OBJECTIVE
Rewrite each of the records below as a numbered list with one line per item, and leave out any blank lines.

EXTRACTED MATERIAL
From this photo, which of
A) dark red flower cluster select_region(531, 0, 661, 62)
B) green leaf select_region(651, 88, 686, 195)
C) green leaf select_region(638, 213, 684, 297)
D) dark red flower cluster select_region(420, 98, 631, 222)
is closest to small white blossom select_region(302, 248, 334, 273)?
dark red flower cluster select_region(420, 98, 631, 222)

EXERCISE RESULT
1. From this photo, which of
2. A) dark red flower cluster select_region(531, 0, 661, 62)
3. B) green leaf select_region(651, 88, 686, 195)
4. C) green leaf select_region(638, 213, 684, 297)
5. D) dark red flower cluster select_region(420, 98, 631, 222)
6. is closest to small white blossom select_region(302, 248, 334, 273)?
7. dark red flower cluster select_region(420, 98, 631, 222)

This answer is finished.